WORK TO DO
Copy the rows below word for word, from the line containing "Which item among" through the last of the rows, including both ends.

EXERCISE DATA
-- -- --

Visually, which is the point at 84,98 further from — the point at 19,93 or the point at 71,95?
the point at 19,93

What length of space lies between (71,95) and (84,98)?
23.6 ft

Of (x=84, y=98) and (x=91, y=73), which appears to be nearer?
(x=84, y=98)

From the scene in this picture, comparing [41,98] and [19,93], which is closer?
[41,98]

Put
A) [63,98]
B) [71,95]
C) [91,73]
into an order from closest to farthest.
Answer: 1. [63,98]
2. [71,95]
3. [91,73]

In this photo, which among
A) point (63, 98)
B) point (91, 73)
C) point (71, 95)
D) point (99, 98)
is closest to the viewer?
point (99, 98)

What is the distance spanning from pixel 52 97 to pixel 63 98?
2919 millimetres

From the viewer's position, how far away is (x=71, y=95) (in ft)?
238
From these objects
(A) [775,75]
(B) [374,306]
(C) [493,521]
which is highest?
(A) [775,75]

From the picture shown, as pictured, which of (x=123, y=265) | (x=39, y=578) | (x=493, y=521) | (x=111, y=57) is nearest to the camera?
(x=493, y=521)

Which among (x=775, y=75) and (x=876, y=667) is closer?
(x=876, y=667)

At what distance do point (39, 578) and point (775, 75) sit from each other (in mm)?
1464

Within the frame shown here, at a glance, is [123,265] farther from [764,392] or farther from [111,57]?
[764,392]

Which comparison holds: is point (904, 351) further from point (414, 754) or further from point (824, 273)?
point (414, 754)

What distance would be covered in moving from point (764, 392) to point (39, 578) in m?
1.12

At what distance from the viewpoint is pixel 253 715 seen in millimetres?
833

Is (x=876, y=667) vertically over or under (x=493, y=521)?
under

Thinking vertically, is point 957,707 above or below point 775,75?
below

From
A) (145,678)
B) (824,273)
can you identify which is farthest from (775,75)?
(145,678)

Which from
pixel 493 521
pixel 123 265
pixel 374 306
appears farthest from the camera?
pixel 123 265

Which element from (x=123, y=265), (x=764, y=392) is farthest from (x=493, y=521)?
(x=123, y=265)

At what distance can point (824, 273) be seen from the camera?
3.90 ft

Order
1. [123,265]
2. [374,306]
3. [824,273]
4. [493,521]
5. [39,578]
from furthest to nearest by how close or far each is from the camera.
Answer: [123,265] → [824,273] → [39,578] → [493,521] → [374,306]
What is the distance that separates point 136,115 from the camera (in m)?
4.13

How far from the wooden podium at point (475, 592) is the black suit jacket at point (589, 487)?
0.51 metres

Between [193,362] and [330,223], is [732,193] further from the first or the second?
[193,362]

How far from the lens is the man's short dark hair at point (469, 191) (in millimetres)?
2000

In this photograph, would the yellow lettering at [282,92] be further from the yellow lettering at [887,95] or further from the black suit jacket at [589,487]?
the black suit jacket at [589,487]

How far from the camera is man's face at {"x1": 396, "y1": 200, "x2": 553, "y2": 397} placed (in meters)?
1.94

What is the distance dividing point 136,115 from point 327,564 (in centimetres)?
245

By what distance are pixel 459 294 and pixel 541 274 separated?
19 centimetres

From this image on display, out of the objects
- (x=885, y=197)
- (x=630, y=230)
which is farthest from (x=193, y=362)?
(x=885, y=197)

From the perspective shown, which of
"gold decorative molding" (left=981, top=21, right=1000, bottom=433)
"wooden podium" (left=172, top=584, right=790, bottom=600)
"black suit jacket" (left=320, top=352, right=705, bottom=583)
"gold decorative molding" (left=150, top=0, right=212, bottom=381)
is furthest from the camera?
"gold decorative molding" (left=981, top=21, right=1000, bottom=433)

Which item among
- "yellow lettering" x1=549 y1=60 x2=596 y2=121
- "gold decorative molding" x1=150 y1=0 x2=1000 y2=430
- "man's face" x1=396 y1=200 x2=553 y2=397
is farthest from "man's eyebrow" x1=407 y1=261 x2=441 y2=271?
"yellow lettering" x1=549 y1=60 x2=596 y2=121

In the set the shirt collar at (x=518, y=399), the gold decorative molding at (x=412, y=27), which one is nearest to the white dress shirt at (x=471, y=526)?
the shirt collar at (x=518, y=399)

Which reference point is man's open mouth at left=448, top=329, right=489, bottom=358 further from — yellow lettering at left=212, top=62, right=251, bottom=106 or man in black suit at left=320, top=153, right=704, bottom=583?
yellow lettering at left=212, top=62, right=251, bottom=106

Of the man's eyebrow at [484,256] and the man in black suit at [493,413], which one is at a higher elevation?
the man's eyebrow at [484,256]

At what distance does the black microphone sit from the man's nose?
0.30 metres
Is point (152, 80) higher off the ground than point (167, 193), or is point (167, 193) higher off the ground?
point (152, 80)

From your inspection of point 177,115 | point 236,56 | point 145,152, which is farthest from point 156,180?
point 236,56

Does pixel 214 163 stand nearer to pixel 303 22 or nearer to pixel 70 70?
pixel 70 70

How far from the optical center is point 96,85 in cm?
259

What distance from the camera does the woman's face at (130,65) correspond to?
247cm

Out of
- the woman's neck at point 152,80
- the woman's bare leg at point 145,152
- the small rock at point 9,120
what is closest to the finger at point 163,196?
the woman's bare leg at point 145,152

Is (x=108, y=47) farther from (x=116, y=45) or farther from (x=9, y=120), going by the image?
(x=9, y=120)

-- -- --

SOLUTION TO THIS TASK
Which item among
- "yellow lettering" x1=549 y1=60 x2=596 y2=121
- "gold decorative molding" x1=150 y1=0 x2=1000 y2=430
- "man's face" x1=396 y1=200 x2=553 y2=397
is farthest from "man's eyebrow" x1=407 y1=261 x2=441 y2=271?
"yellow lettering" x1=549 y1=60 x2=596 y2=121

In the set the shirt collar at (x=518, y=399), the gold decorative molding at (x=412, y=27), which one is nearest to the white dress shirt at (x=471, y=526)?
the shirt collar at (x=518, y=399)

Which reference point is man's open mouth at left=448, top=329, right=489, bottom=358 further from — yellow lettering at left=212, top=62, right=251, bottom=106 or man in black suit at left=320, top=153, right=704, bottom=583?
yellow lettering at left=212, top=62, right=251, bottom=106

Of the man's eyebrow at [484,256] and the man in black suit at [493,413], which one is at a higher elevation?
the man's eyebrow at [484,256]

At what distance does the black microphone sit from the man's nose?
0.30 metres
Is point (152, 80) higher off the ground than point (167, 193), or is point (167, 193) higher off the ground?
point (152, 80)

From your inspection of point 177,115 | point 236,56 | point 145,152, which is farthest from point 156,180?
point 236,56

Does pixel 214 163 stand nearer to pixel 303 22 or nearer to pixel 70 70?
pixel 70 70

How far from the optical center is point 96,85 in cm?
259

What distance from the camera does the woman's face at (130,65) correspond to?
247cm

Out of
- the woman's neck at point 152,80
- the woman's bare leg at point 145,152
- the small rock at point 9,120
what is closest to the finger at point 163,196?
the woman's bare leg at point 145,152

Is (x=108, y=47) farther from (x=116, y=45) or farther from (x=9, y=120), going by the image?
(x=9, y=120)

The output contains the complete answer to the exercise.